→ Provided passage:
First off, although he'll never read this, I owe that man an apology for my hilarious inability to understand why he did everything he did all at once. I've since gone and done the same (on a slightly smaller scale) and faceplanted in various rather epic ways. Motivation VS personal limits turned out to be a fairly uneven fight, and running straight into one's own mental brick wall apparently breaks the face before it cracks the wall. :banghead:

Still not a big fan of being shut out. Still worried, still insecure, but it certainly is easier to see why he had to choose that path at this time now.

From what I hear from various people who actually are in touch with him, he's really pulled through with it all. He's moved out of his house and currently on leave from the job until the end of the year, struggling to adjust to the life of a civilian before he'll become one in January. His options for the holidays now are to either spend the better part of them alone or to join his son at the ex-wife's place, spending all day listening to how she "needs" more of his money. His insensitive idiot of a brother cannot be helping matters much with the way he's going crazy on the internet, posting all over the place about how amazing, loving and perfect life is for him and the family, now that my guy's no longer in the picture. :yuck:

Bad news is, I also heard from his therapist again. During his latest (and possibly last) stay in hospital, my guy apparently let him know that I have all his files anyway (I really shouldn't, but he got his hands on them and slammed the copies on my table so I'd "know what I was getting myself into"), so it really didn't matter what else I learned (and yes, that does exist in writing). Turns out they just barely scratched the surface of the pages upon pages of military-related issues in there before they ran out of time.

→ Problem set:
1 – Transcribe the stretch of the post about the writer's guy from "Bad news is, I" through "out of time.".
2 – Write the next part of the post about the writer's guy, continuing from its final sentence above.

→ Source information:
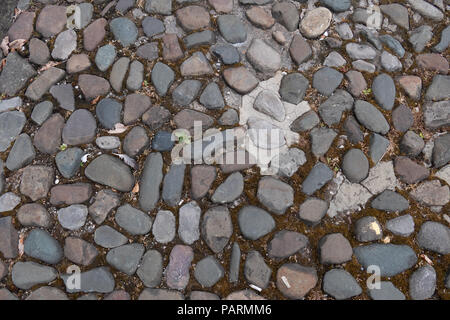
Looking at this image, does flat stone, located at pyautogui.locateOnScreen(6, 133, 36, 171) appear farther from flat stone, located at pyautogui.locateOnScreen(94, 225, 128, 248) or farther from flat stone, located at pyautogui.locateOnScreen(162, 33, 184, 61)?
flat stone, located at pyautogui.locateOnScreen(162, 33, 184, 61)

---

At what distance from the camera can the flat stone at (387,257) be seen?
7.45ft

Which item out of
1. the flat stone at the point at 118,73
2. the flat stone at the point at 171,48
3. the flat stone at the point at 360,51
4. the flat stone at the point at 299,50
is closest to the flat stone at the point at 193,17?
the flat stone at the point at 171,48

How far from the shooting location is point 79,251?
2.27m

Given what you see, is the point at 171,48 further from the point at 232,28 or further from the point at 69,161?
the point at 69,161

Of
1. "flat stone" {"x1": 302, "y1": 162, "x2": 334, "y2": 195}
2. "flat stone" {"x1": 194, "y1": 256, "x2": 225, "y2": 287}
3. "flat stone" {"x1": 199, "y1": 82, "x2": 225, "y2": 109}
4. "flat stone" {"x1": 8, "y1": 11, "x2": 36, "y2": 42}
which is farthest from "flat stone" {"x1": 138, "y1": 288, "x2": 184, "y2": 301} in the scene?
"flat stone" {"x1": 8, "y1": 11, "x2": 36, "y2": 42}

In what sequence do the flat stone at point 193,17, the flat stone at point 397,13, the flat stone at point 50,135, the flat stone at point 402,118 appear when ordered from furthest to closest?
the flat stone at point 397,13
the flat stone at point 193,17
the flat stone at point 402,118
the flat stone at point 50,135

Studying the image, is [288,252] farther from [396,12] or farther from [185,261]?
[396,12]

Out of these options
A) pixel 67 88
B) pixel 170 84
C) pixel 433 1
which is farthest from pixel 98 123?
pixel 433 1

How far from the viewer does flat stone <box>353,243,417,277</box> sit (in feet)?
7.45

→ Answers per task:
1 –
Bad news is, I also heard from his therapist again. During his latest (and possibly last) stay in hospital, my guy apparently let him know that I have all his files anyway (I really shouldn't, but he got his hands on them and slammed the copies on my table so I'd "know what I was getting myself into"), so it really didn't matter what else I learned (and yes, that does exist in writing). Turns out they just barely scratched the surface of the pages upon pages of military-related issues in there before they ran out of time.

2 –
His therapist left the door open for him to return, even as a civilian, but the decision to get therapy will no longer be made for him now. Not sure he'd be willing to voluntarily accept help, stubborn mule that he is. :(

BUT!
Even with all this going on and me being completely aware I wouldn't hear from him again till at least January, he got in touch on Sunday.
It was just one word and a picture, and, as usual, my first reaction was to overanalyze it all until I managed to cram it into my negativistic view of the world, but it was there, and viewed from a less batty headspace, it was as much "us" as anything could ever be. I knew from the start that he wasn't big on words, still needed a few swift kicks in the butt from mutual friends to make me see that the most likely intention behind this was him trying to let me know he's still there, still fighting, still hasn't forgotten a thing and there's a crack in the door that just isn't wide enough to squeeze through from either side yet.

He's since gone straight back into hiding, disappearing from the face of the web the instant I show up. I suppose it's entirely possible he got scared of his own courage and made it even worse now, but with everything that's going on in his life right now, that's just the way it has to be for the moment.
It came at the perfect time, though, just as I was at my lowest and facing the choice to either give up on him or go insane. Flawless timing, as usual. :)
I've since chosen to see this as a positive thing ('cause what else could it be?), we both know now that the other one's still there, we just have to grab on to that glimmer of light and try to let it carry us through these times when we're both getting smacked around by our demons.
Let's see if PTSD can't be out-stubborn'd at least long enough for us to develop new and exciting strategies. :laugh:

To bring this long (LOOOOOOOONG!) story to an end, though, here's the really big question:
How on earth do I keep myself from sending his brother a big bag of flaming dog-poo??
(And incidentally...does anybody happen to have large amounts of dog-poo to spare?)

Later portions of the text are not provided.